- Excerpt provided:
Single by Freddie Mercury

from the album Mr. Bad Guy
- B-side: "Let's Turn It On"
- Released: 18 November 1985
- Length: 3:44
- Label: CBS
- Songwriter(s): Freddie Mercury
- Producer(s): Reinhold Mack; Freddie Mercury;

Freddie Mercury singles chronology
| "Living on My Own" (1985) | "Love Me Like There's No Tomorrow" (1985) | "Time" (1986) |

Music video
- "Love Me Like There's No Tomorrow" on YouTube

= Love Me Like There's No Tomorrow =

"Love Me Like There's No Tomorrow" is a song by Freddie Mercury, released in 1985 as the fourth and final single from his debut solo album Mr. Bad Guy. It was written by Mercury, and produced by Reinhold Mack and Mercury. "Love Me Like There's No Tomorrow" reached No. 76 on the UK Singles Chart and remained in the Top 100 for two weeks. According to Peter Freestone, in his book Freddie Mercury: An Intimate Memoir by the Man Who Knew Him Best, "Love Me Like There's No Tomorrow" was inspired by Mercury's relationship with the Austrian actress Barbara Valentin.

On 5 September 2019, an animated music video for the song was released on YouTube to promote the Never Boring compilation album.

- Supplied information:
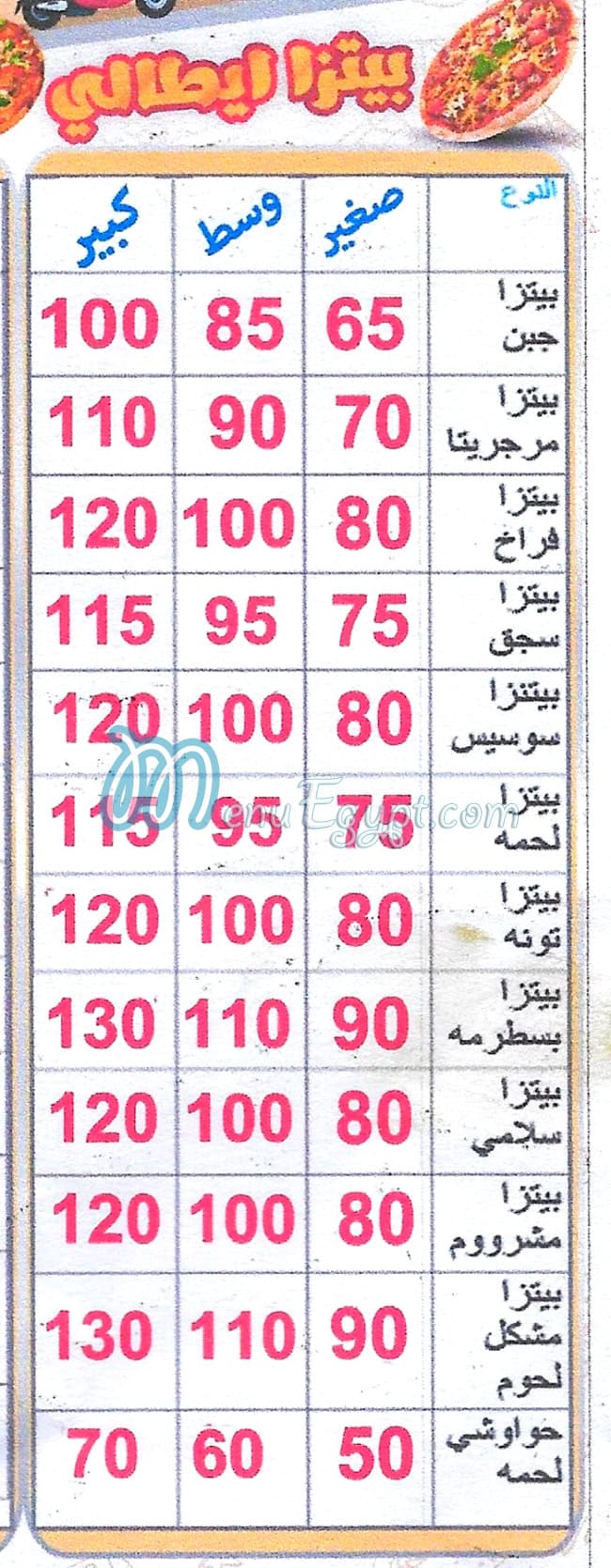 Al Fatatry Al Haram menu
---
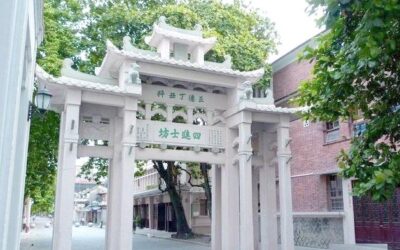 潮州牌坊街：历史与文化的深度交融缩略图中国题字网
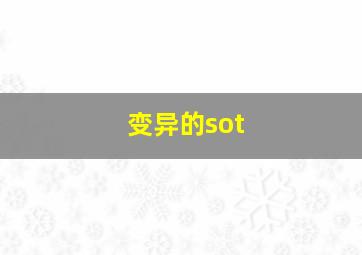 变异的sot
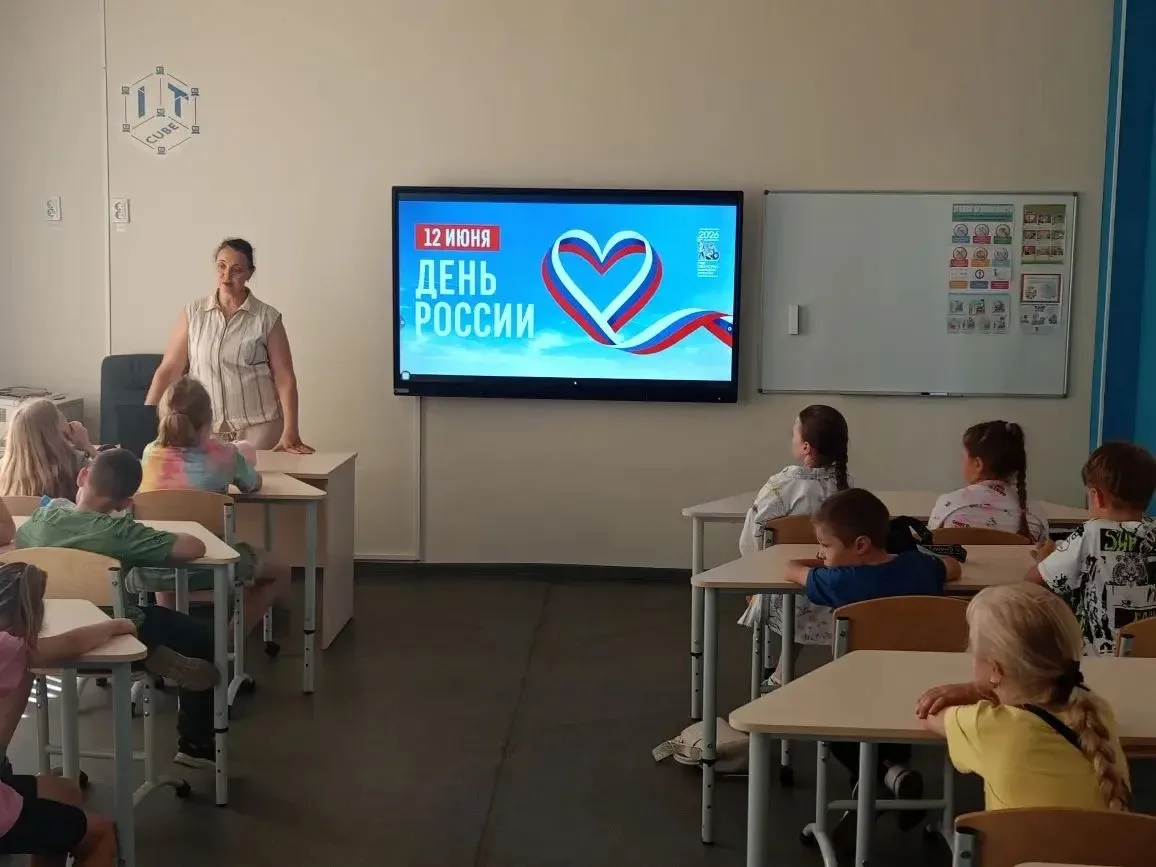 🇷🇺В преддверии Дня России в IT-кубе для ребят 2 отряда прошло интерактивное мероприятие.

- Exercise 1: According to the song article, what position did the single reach on the UK Singles Chart?
- Exercise 2: From the song article, pull out word for word the passage between "Freddie Mercury singles" and "actress Barbara Valentin.", inclusive.
None of the items are needed here.

- Written solution 1: No. 76

- Written solution 2:
Freddie Mercury singles chronology
| "Living on My Own" (1985) | "Love Me Like There's No Tomorrow" (1985) | "Time" (1986) |

Music video
- "Love Me Like There's No Tomorrow" on YouTube

= Love Me Like There's No Tomorrow =

"Love Me Like There's No Tomorrow" is a song by Freddie Mercury, released in 1985 as the fourth and final single from his debut solo album Mr. Bad Guy. It was written by Mercury, and produced by Reinhold Mack and Mercury. "Love Me Like There's No Tomorrow" reached No. 76 on the UK Singles Chart and remained in the Top 100 for two weeks. According to Peter Freestone, in his book Freddie Mercury: An Intimate Memoir by the Man Who Knew Him Best, "Love Me Like There's No Tomorrow" was inspired by Mercury's relationship with the Austrian actress Barbara Valentin.